## Travail demandé
1. Résumez sous forme de liste la prise de parole de l'extrait qui commence par « M. Johnson (Anjou): Pour l'avenir. » Conservez-en les faits principaux.
2. Transcrivez fidèlement le passage de l'extrait situé entre « M. Johnson (Anjou): Pour » et « Depuis décembre 1982. », ces deux bornes comprises.

## Extrait
***
Mme Lavoie-Roux: D'accord. Maintenant, les dispositions que vous
mettrez pour l'avenir - parce que vous êtes bien disposé pour
l'avenir, cela semble être un peu plus concret - feraient-elles l'objet
uniquement de règles administratives ou si cela ferait l'objet de
dispositions dans la loi?
M. Johnson (Anjou): C'est dans le cas où une mère
donne son enfant...
Mme Lavoie-Roux: On parle pour l'avenir.
M. Johnson (Anjou): Pour l'avenir. Je ne pense pas qu'il faille
modifier la loi. C'est une procédure administrative. Au moment où
la mère remet son enfant à un établissement du
réseau pour des fins d'adoption, on lui fait remplir une série de
papiers. Depuis combien de temps cela se fait-il comme cela? Depuis un an,
depuis la mise en vigueur... Depuis décembre 1982.
Mme Lavoie-Roux: Si elle change d'avis, parce qu'elle ne
connaît pas les circonstances de sa vie, quand elle donne l'enfant pour
adoption et 20 ans après... D'abord elle a vieilli, elle se sent plus en
sécurité. Quelles dispositions sont prévues pour qu'elle
puisse modifier ce consentement?
M. Johnson (Anjou): Est-ce que vous voulez savoir ce qui se passe
aujourd'hui?
Mme Lavoie-Roux: Oui.
M. Johnson (Anjou): Ce qui se passe aujourd'hui c'est qu'une
mère donne un consentement à l'adoption, durant les rencontres
avec les travailleuses sociales. Si elle ne sait pas que cela est possible, on
l'informe de la possibilité pour elle d'être disponible à
son enfant...
Une voix: À sa majorité.
***
## Entrées présentées
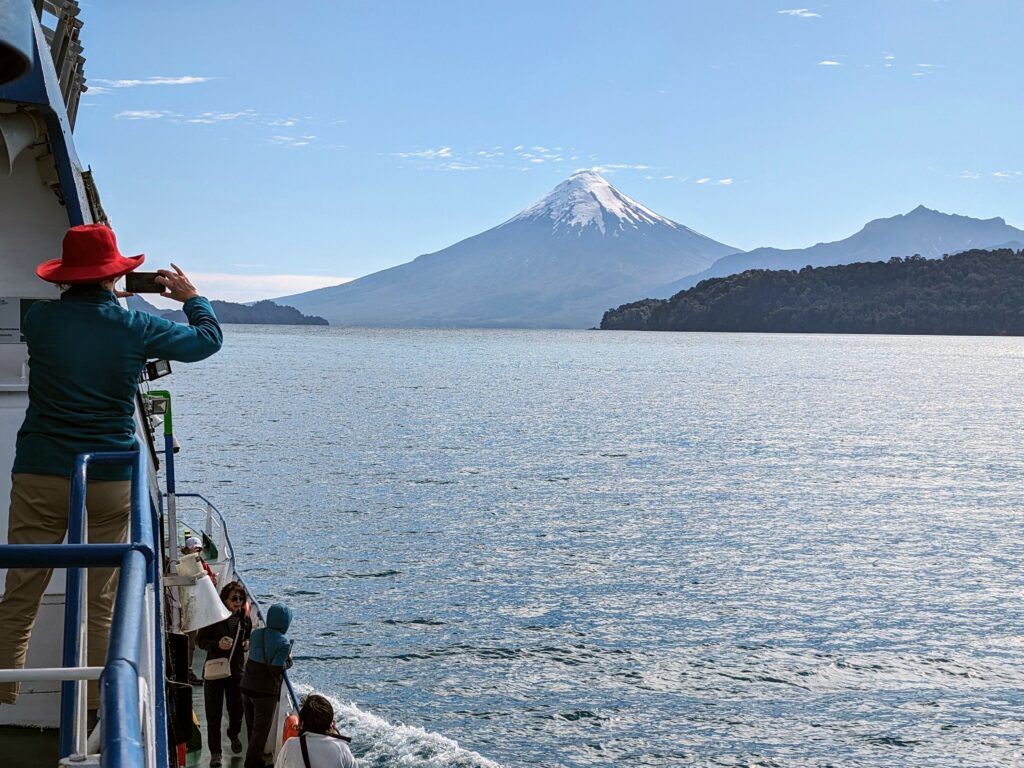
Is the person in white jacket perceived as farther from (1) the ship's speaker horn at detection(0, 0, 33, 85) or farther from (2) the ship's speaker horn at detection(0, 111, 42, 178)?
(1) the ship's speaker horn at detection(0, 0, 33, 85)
***
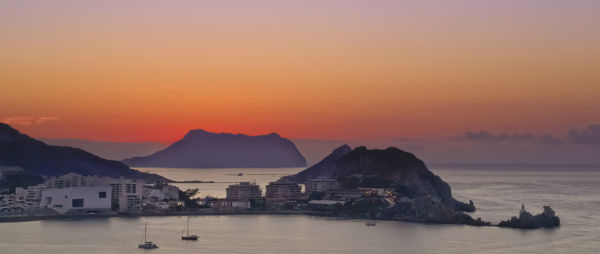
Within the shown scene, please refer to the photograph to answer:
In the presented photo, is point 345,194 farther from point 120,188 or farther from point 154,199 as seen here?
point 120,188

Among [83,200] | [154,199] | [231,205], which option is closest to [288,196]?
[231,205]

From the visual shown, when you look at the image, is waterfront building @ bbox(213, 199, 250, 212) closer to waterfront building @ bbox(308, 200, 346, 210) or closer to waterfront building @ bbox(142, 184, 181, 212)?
***
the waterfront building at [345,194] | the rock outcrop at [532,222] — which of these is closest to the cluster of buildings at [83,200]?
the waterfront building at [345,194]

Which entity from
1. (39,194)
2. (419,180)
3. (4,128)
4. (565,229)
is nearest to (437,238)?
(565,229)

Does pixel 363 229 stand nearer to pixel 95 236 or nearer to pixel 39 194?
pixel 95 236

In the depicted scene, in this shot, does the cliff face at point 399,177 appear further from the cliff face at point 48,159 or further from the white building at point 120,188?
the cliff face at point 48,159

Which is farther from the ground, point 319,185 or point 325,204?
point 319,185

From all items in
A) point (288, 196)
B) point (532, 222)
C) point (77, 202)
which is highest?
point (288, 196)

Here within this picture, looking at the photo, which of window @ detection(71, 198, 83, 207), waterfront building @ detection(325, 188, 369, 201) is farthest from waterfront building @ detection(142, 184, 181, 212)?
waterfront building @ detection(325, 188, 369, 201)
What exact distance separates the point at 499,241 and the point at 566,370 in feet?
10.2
***
## Résultats attendus
1.
- Selon M. Johnson, il n'est pas nécessaire de modifier la loi, car il s'agit d'une procédure administrative.
- Au moment où la mère remet son enfant à un établissement du réseau aux fins d'adoption, on lui fait remplir une série de papiers.
- Cette façon de faire existe depuis la mise en vigueur, en décembre 1982.

2.
M. Johnson (Anjou): Pour l'avenir. Je ne pense pas qu'il faille
modifier la loi. C'est une procédure administrative. Au moment où
la mère remet son enfant à un établissement du
réseau pour des fins d'adoption, on lui fait remplir une série de
papiers. Depuis combien de temps cela se fait-il comme cela? Depuis un an,
depuis la mise en vigueur... Depuis décembre 1982.